* Problem requirements *
Dropping every picture, set down exactly the lines in the entries below, starting with the line with "Красивые стюардессы в" and going on through the line with "Activity (economy) driven".
(Data listing Opens)
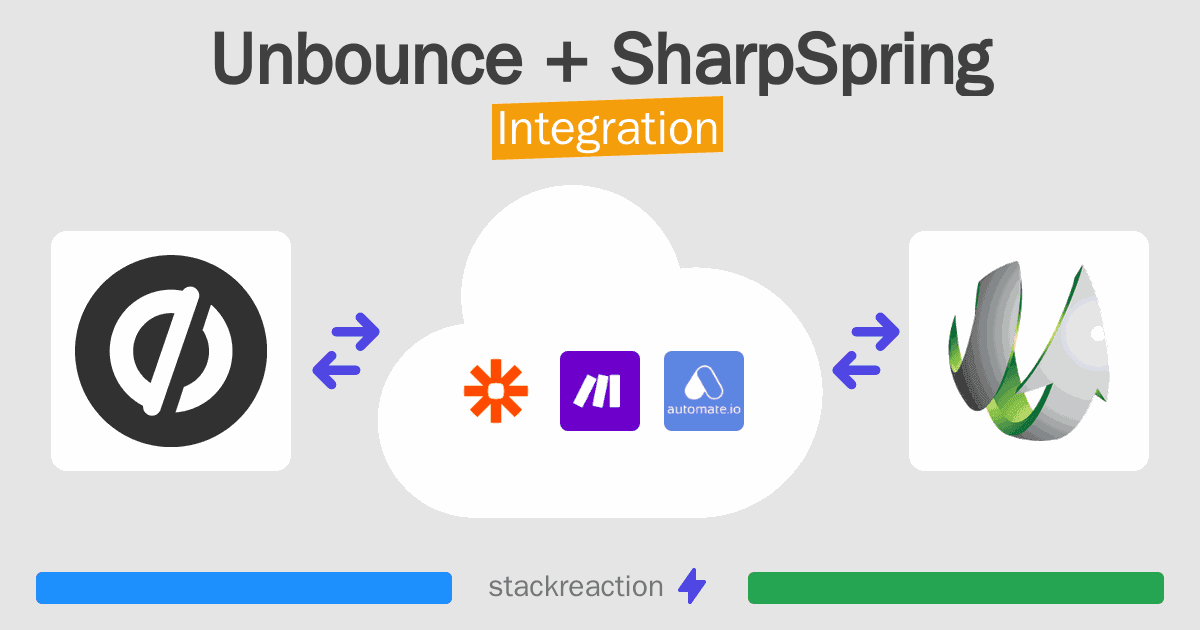 Unbounce + SharpSpring
Integration

automate.io

stackreaction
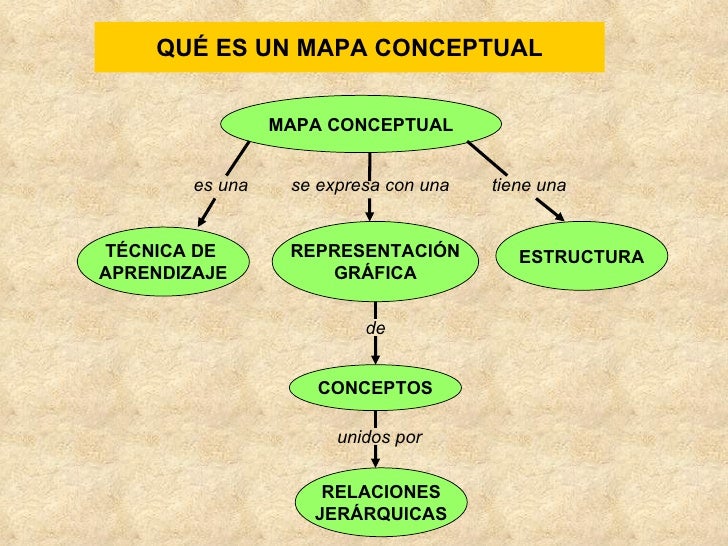 QUÉ ES UN MAPA CONCEPTUAL

MAPA CONCEPTUAL

es una

se expresa con una

tiene una

TÉCNICA DE APRENDIZAJE

REPRESENTACIÓN GRÁFICA

ESTRUCTURA

de

CONCEPTOS

unidos por

RELACIONES JERÁRQUICAS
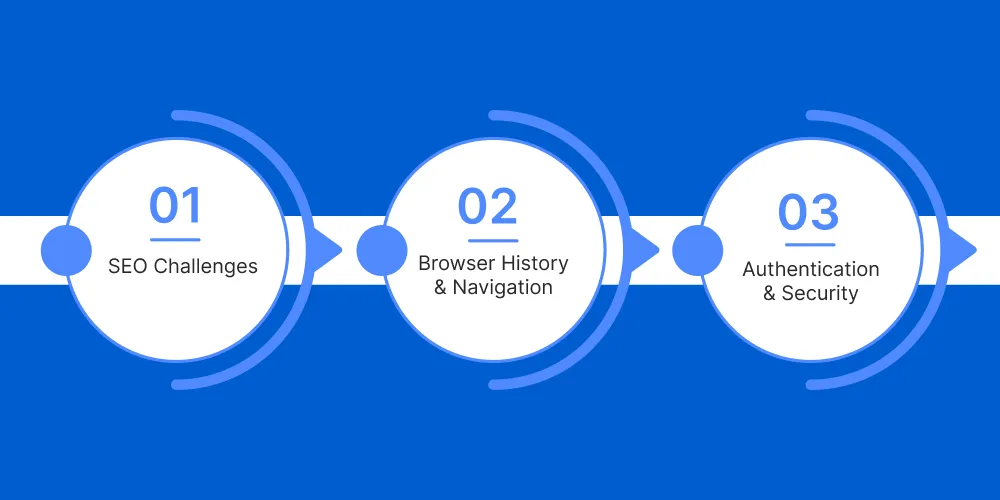 01
SEO Challenges

02
Browser History & Navigation

03
Authentication & Security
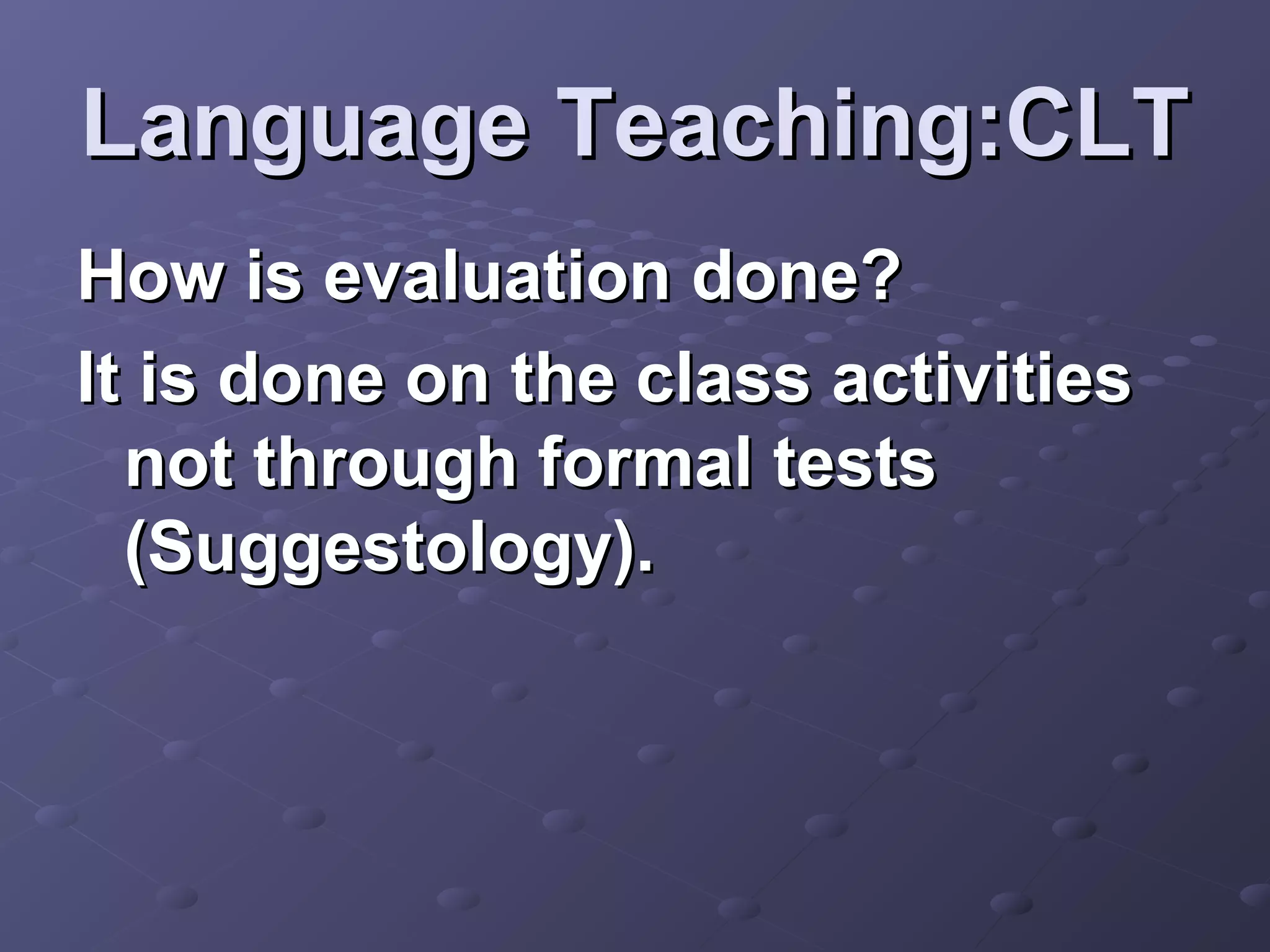 Language Teaching:CLT

How is evaluation done?

It is done on the class activities not through formal tests (Suggestology).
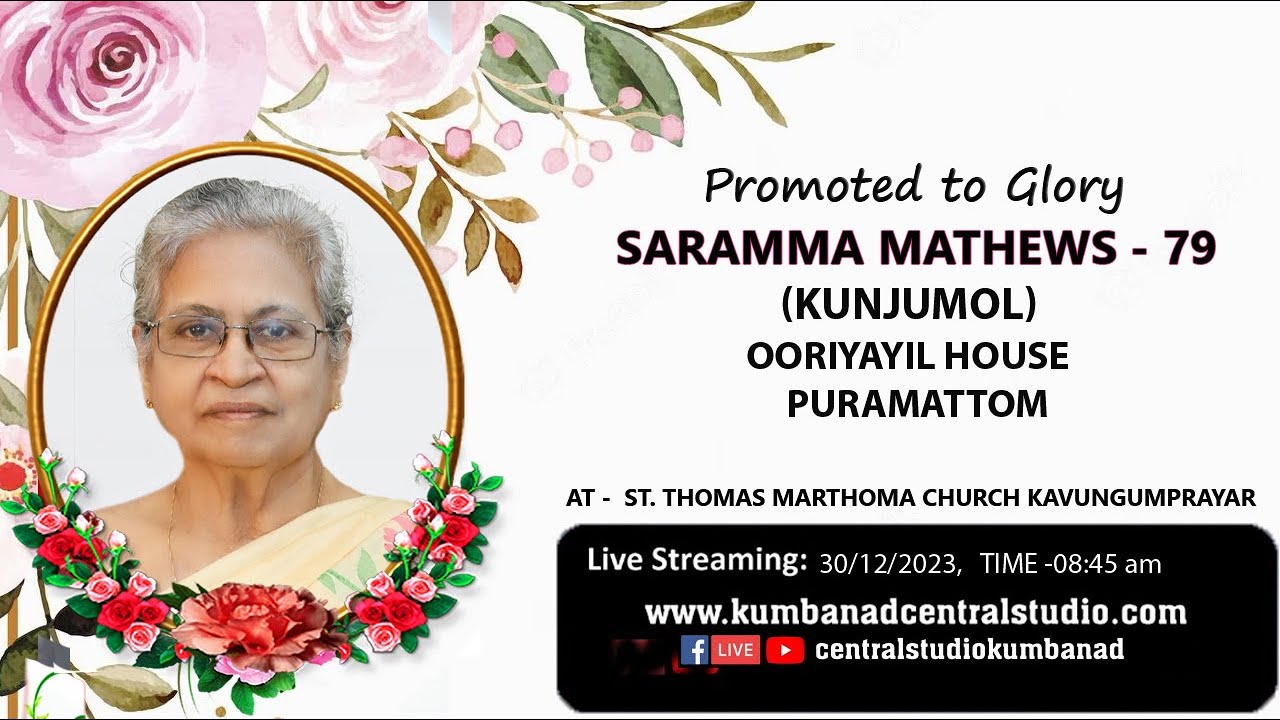 Promoted to Glory
SARAMMA MATHEWS - 79
(KUNJUMOL)
OORIYAYIL HOUSE
PURAMATTOM

AT - ST. THOMAS MARTHOMA CHURCH KAVUNGUMPRAYAR

Live Streaming: 30/12/2023, TIME -08:45 am
www.kumbanadcentralstudio.com
LIVE centralstudiokumbanad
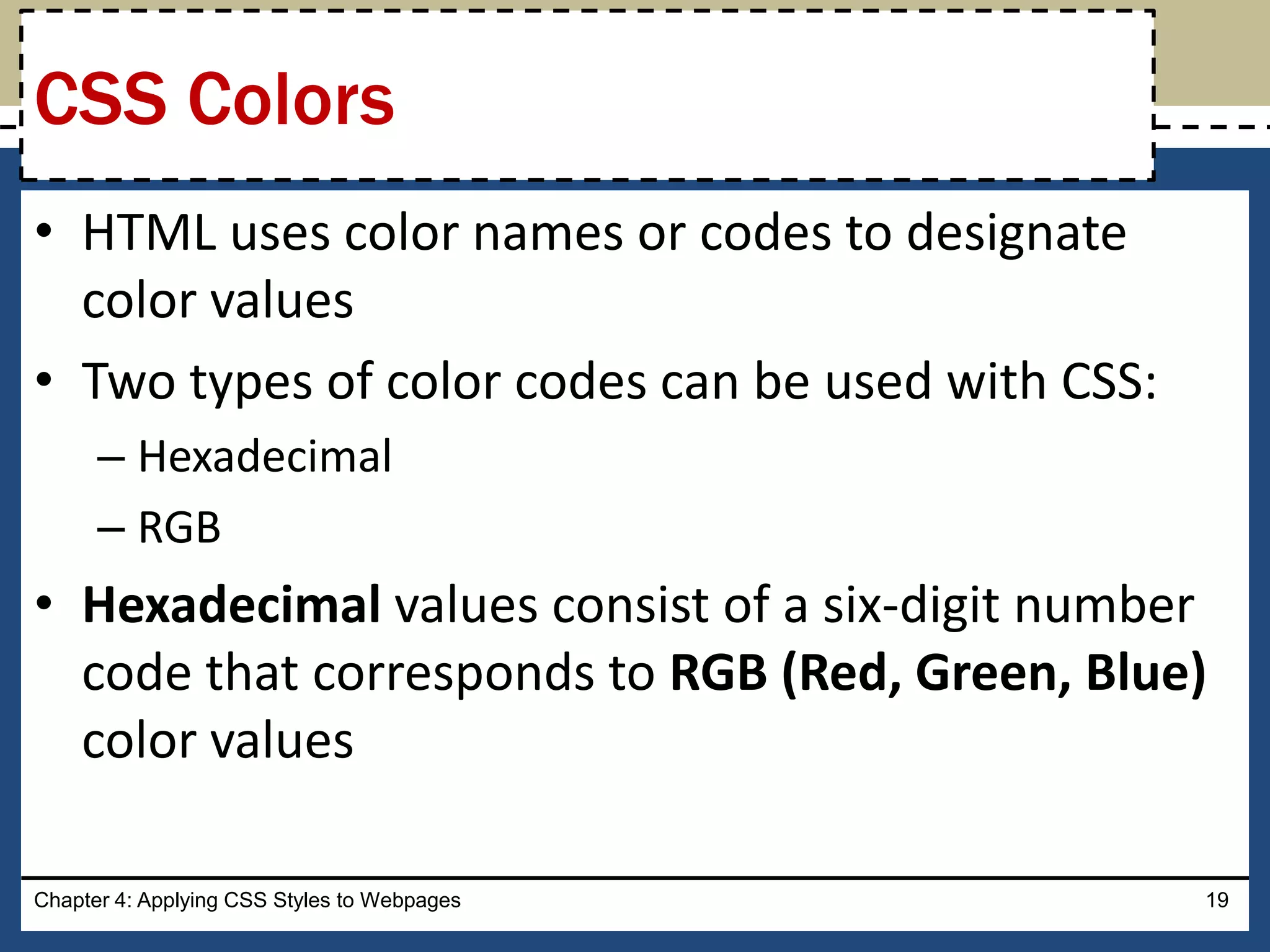 CSS Colors

• HTML uses color names or codes to designate color values

• Two types of color codes can be used with CSS:

– Hexadecimal

– RGB

• Hexadecimal values consist of a six-digit number code that corresponds to RGB (Red, Green, Blue) color values

Chapter 4: Applying CSS Styles to Webpages

19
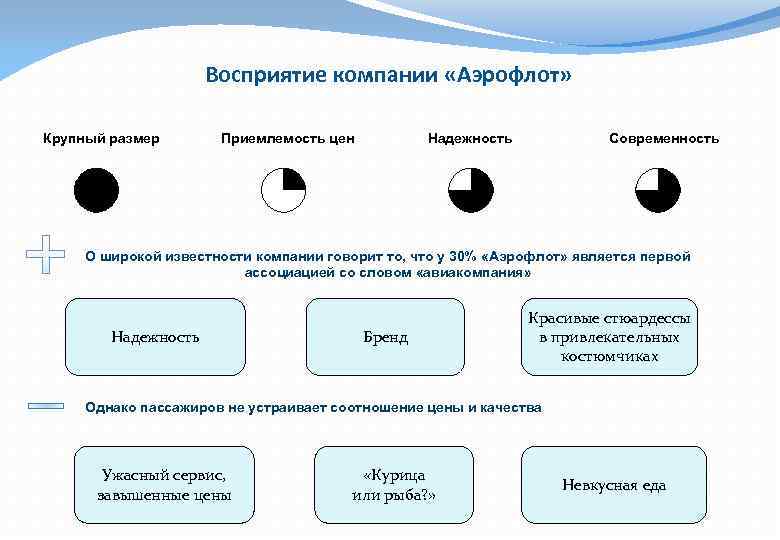 Восприятие компании «Аэрофлот»

Крупный размер

Приемлемость цен

Надежность

Современность

О широкой известности компании говорит то, что у 30% «Аэрофлот» является первой ассоциацией со словом «авиакомпания»

Надежность

Бренд

Красивые стюардессы в привлекательных костюмчиках

Однако пассажиров не устраивает соотношение цены и качества

Ужасный сервис, завышенные цены

«Курица или рыба?»

Невкусная еда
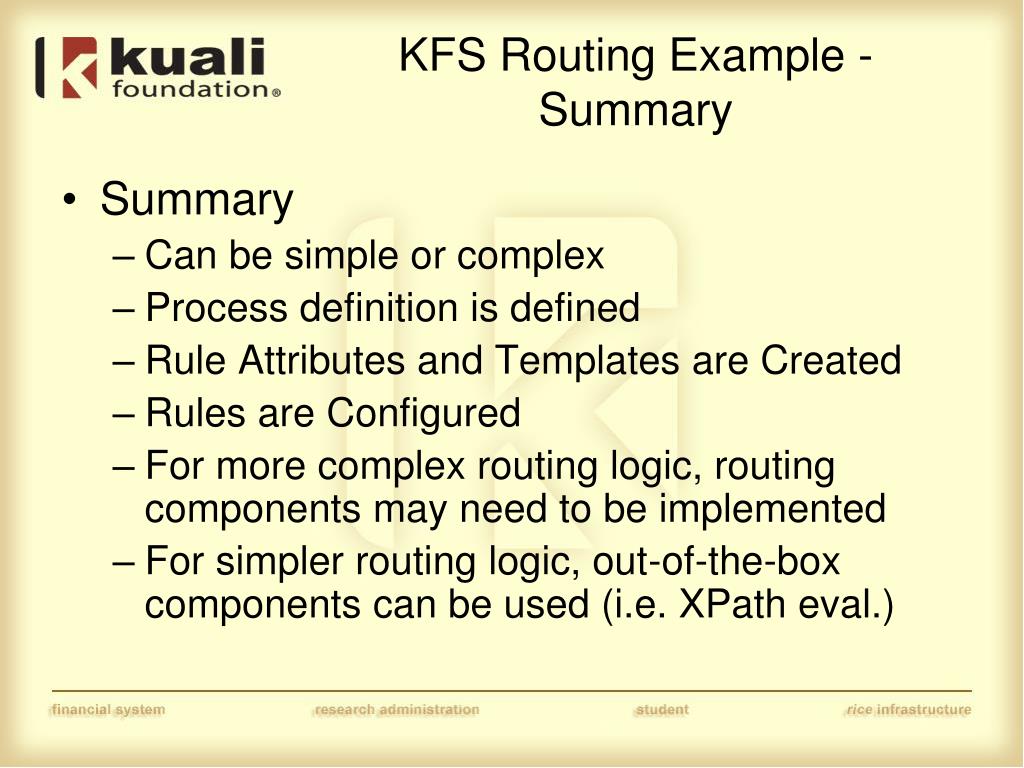 kuali foundation®

KFS Routing Example - Summary

• Summary
– Can be simple or complex
– Process definition is defined
– Rule Attributes and Templates are Created
– Rules are Configured
– For more complex routing logic, routing components may need to be implemented
– For simpler routing logic, out-of-the-box components can be used (i.e. XPath eval.)

financial system research administration student rice infrastructure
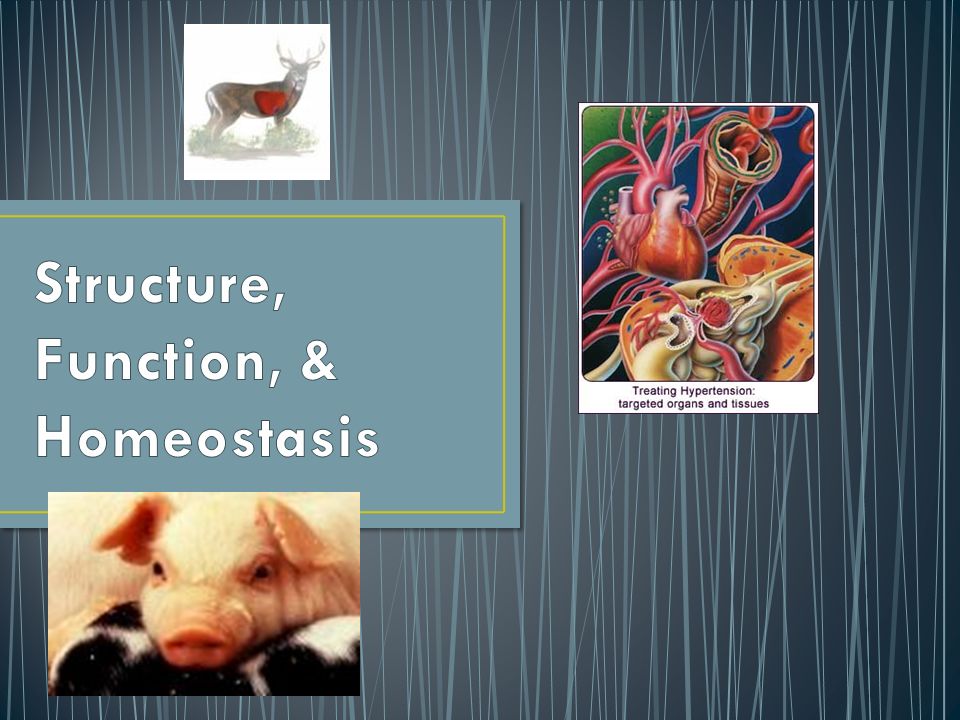 Structure, Function, & Homeostasis

Treating Hypertension: targeted organs and tissues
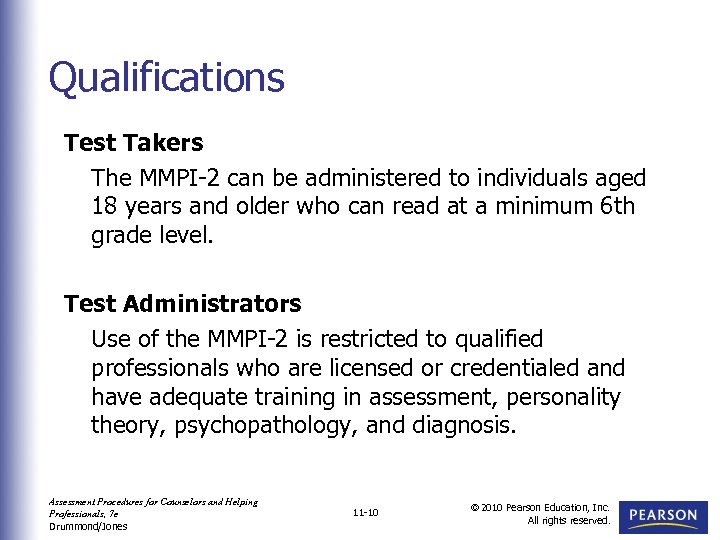 Qualifications

Test Takers

The MMPI-2 can be administered to individuals aged 18 years and older who can read at a minimum 6th grade level.

Test Administrators

Use of the MMPI-2 is restricted to qualified professionals who are licensed or credentialed and have adequate training in assessment, personality theory, psychopathology, and diagnosis.

Assessment Procedures for Counselors and Helping Professionals, 7e
Drummond/Jones

11-10

© 2010 Pearson Education, Inc.
All rights reserved.

PEARSON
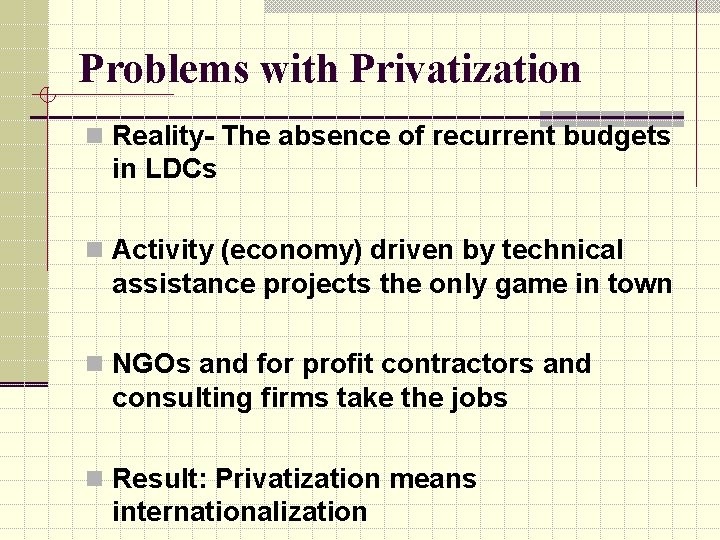 Problems with Privatization

Reality- The absence of recurrent budgets in LDCs

Activity (economy) driven by technical assistance projects the only game in town

NGOs and for profit contractors and consulting firms take the jobs

Result: Privatization means internationalization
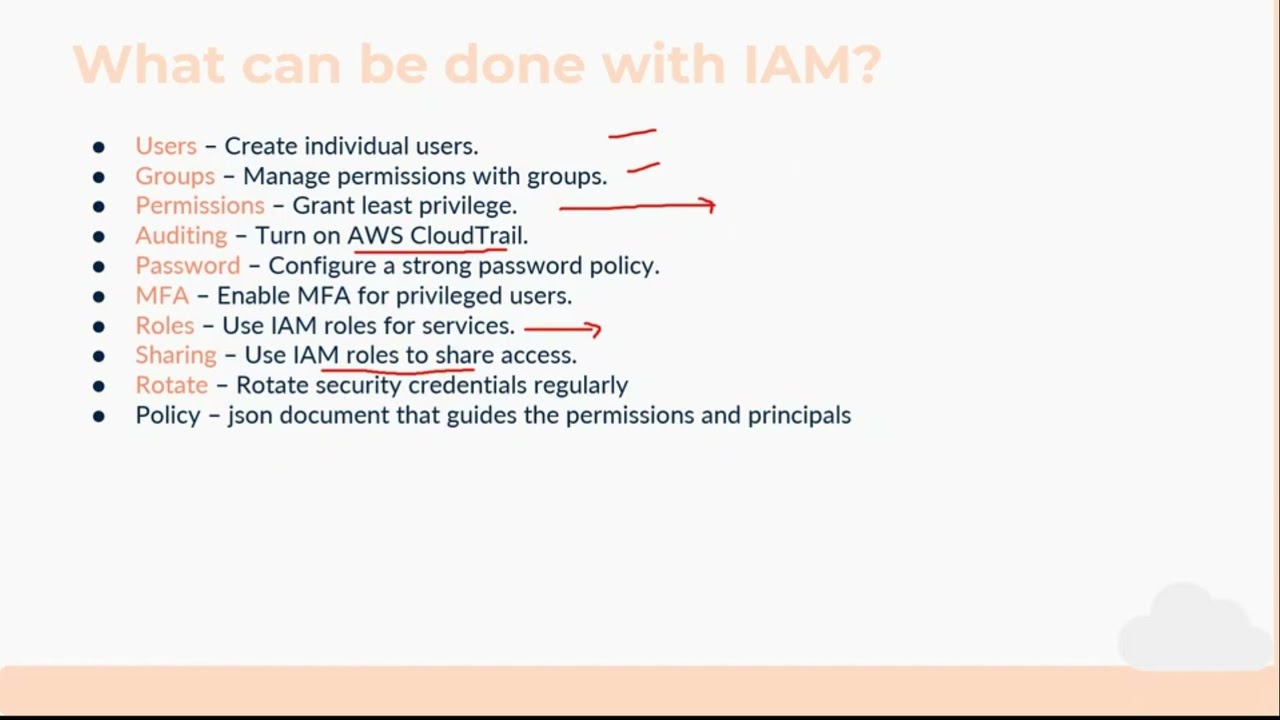 What can be done with IAM?

- Users – Create individual users.
- Groups – Manage permissions with groups.
- Permissions – Grant least privilege.
- Auditing – Turn on AWS CloudTrail.
- Password – Configure a strong password policy.
- MFA – Enable MFA for privileged users.
- Roles – Use IAM roles for services.
- Sharing – Use IAM roles to share access.
- Rotate – Rotate security credentials regularly
- Policy – json document that guides the permissions and principals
(Data listing Closes)
* Answer for this exercise *
Красивые стюардессы в привлекательных костюмчиках

Однако пассажиров не устраивает соотношение цены и качества

Ужасный сервис, завышенные цены

«Курица или рыба?»

Невкусная еда
 kuali foundation®

KFS Routing Example - Summary

• Summary
– Can be simple or complex
– Process definition is defined
– Rule Attributes and Templates are Created
– Rules are Configured
– For more complex routing logic, routing components may need to be implemented
– For simpler routing logic, out-of-the-box components can be used (i.e. XPath eval.)

financial system research administration student rice infrastructure
 Structure, Function, & Homeostasis

Treating Hypertension: targeted organs and tissues
 Qualifications

Test Takers

The MMPI-2 can be administered to individuals aged 18 years and older who can read at a minimum 6th grade level.

Test Administrators

Use of the MMPI-2 is restricted to qualified professionals who are licensed or credentialed and have adequate training in assessment, personality theory, psychopathology, and diagnosis.

Assessment Procedures for Counselors and Helping Professionals, 7e
Drummond/Jones

11-10

© 2010 Pearson Education, Inc.
All rights reserved.

PEARSON
 Problems with Privatization

Reality- The absence of recurrent budgets in LDCs

Activity (economy) driven by technical assistance projects the only game in town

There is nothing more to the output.